What the Colors Mean
Antifreeze gets its bright color from added dyes, not from the chemicals themselves. Ethylene glycol is naturally colorless. The dyes serve two purposes: they make leaks easy to spot and help identify the coolant type, though color coding isn’t perfectly standardized across manufacturers.
- Green (neon): typically IAT, the traditional formulation
- Orange or red: often OAT or HOAT coolants
- Yellow or purple: also common for OAT formulations
Because multiple technologies share similar colors, checking the label is more reliable than going by color alone. Mixing incompatible types can cause the inhibitors to clump or lose effectiveness, which leads to corrosion inside the cooling system.
Propylene Glycol: The Less Toxic Alternative
Some antifreeze products use propylene glycol instead of ethylene glycol. The two chemicals perform similarly in a cooling system, but propylene glycol is far less toxic to humans and animals. The U.S. military has studied propylene glycol as a substitute specifically because of increasing restrictions on handling, using, and disposing of ethylene glycol due to its high toxicity toward mammals.
Propylene glycol antifreeze costs more and is slightly less efficient at heat transfer, which is why ethylene glycol remains the dominant choice for automotive use. But propylene glycol is the standard in applications where accidental ingestion is a concern, such as in RV water systems, residential plumbing winterization, and food processing facilities. If you have pets or small children and worry about spills, propylene glycol formulations offer a meaningful safety advantage.
Why Ethylene Glycol Is Dangerous
Ethylene glycol has a sweet taste that can attract children and animals, and ingesting even a small amount is potentially fatal. The glycol itself isn’t the primary threat. The danger comes from what your body turns it into. Enzymes in the liver break ethylene glycol down into several byproducts, including glycolate and oxalate.
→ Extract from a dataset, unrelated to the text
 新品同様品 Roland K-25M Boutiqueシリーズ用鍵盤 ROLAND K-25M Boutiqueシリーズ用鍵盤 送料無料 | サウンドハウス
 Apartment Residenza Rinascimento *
Oxalate binds with calcium in the blood to form calcium oxalate crystals, which deposit in the kidneys. These crystals physically block and damage kidney tubules, leading to acute kidney injury that can become permanent without rapid treatment.
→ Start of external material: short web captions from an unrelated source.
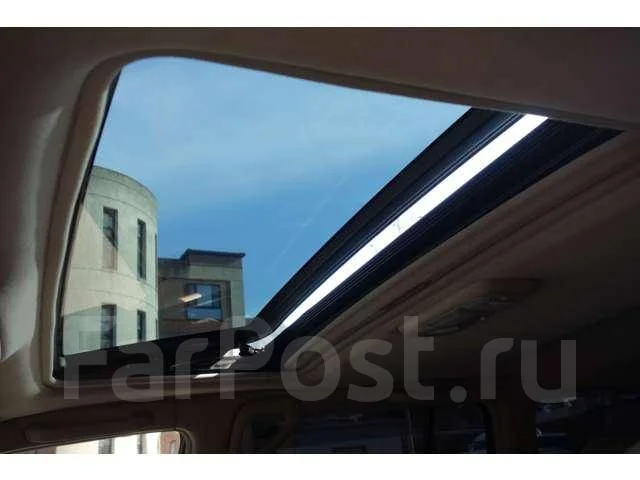 Lexus LX470. �������, 4wd, 4.7 (235��.�.), ������, 81����. ��, �/�, ��� ���. ��� ����� �� ������������ ����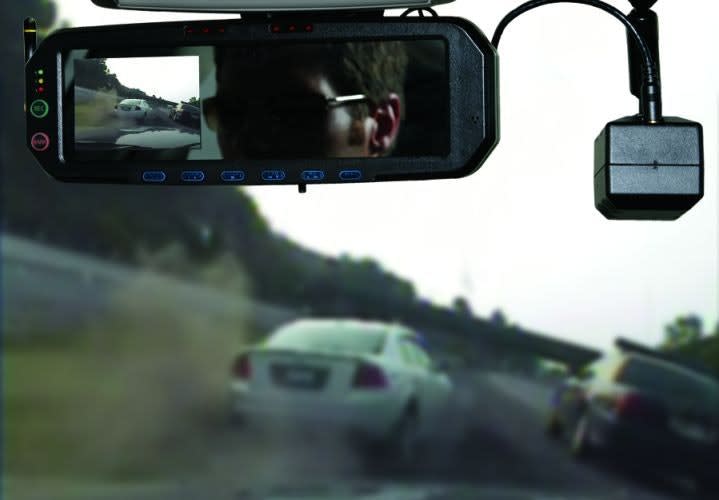 Digital Ally Receives State Contracts From Texas and Minnesota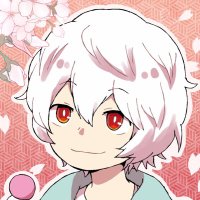 りく (@riq_n) 's Twitter Profile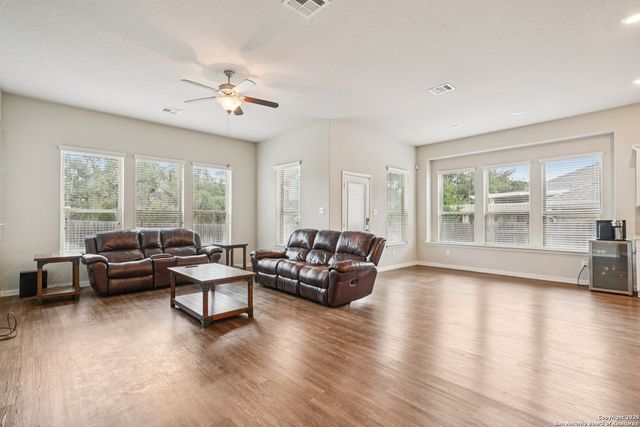 15039 Stagehand Dr, San Antonio, TX 78245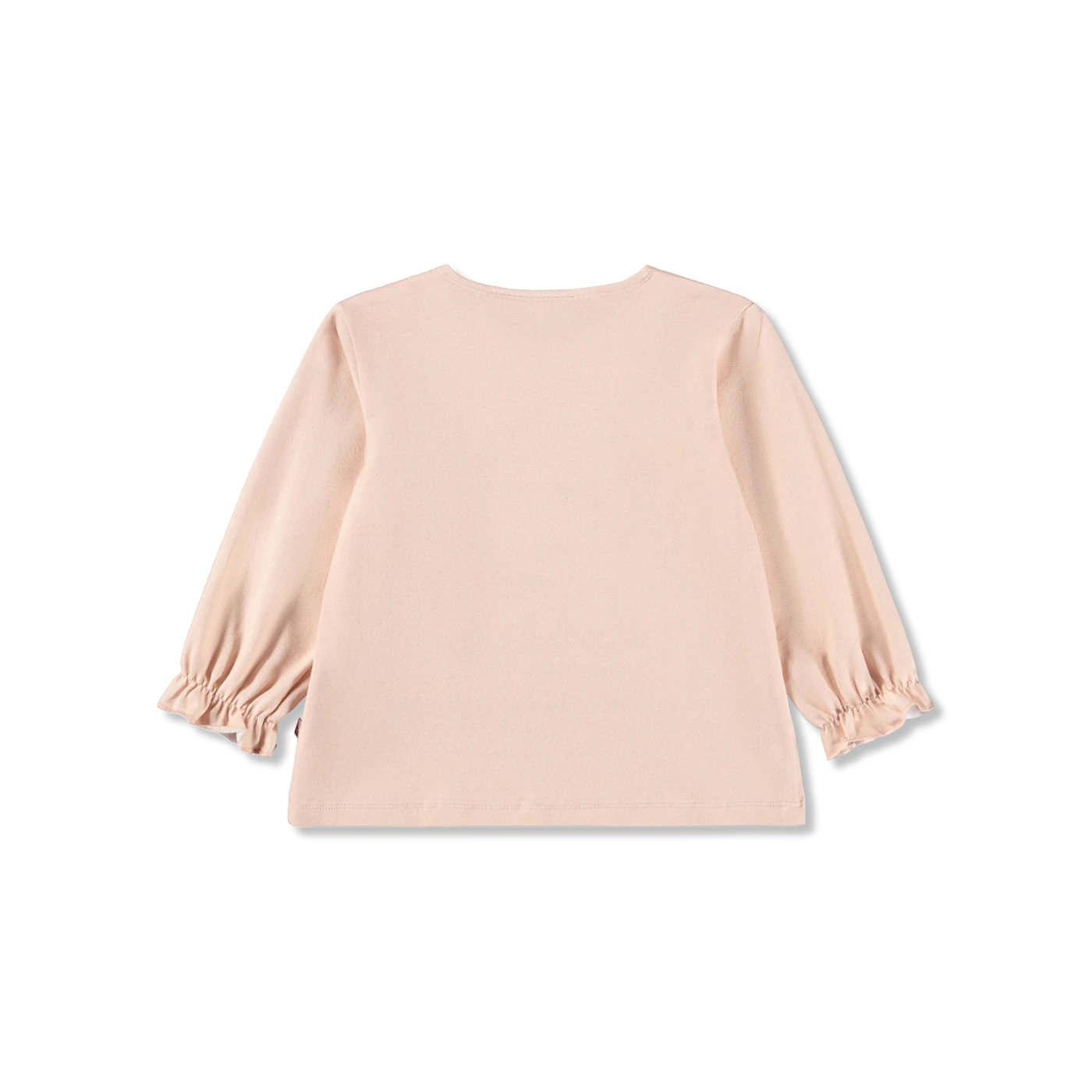 Elina bluse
To reduce the risk of accidental poisoning, a 1995 U.S. law required manufacturers to add denatonium benzoate, an intensely bitter compound, to automotive antifreeze at concentrations of 30 to 50 parts per million. This bittering agent makes the product taste extremely unpleasant, though it doesn’t eliminate the risk entirely. Several states have adopted similar requirements since then.
How Antifreeze Is Mixed for Use
Concentrated antifreeze is not meant to be poured into your radiator straight from the bottle. Industry specifications call for diluting concentrates to 40% to 60% coolant by volume with water, with some allowance up to 70% by agreement between the manufacturer and user. The most common recommendation is a 50/50 split, which provides strong freeze protection, a higher boiling point, and proper corrosion inhibitor function.
Using too much concentrate actually reduces performance. Pure ethylene glycol freezes at around -12°C (10°F), which is warmer than the freezing point of a properly mixed solution. The glycol needs water to achieve its lowest freezing point. Many retailers sell pre-mixed 50/50 coolant so you can skip the measuring entirely, and this is what most people use for routine top-offs or coolant changes.
The type of water matters too. Tap water contains minerals that can form scale deposits inside the cooling system over time. Distilled or deionized water is the better choice for mixing, and it’s what manufacturers use in their pre-mixed products.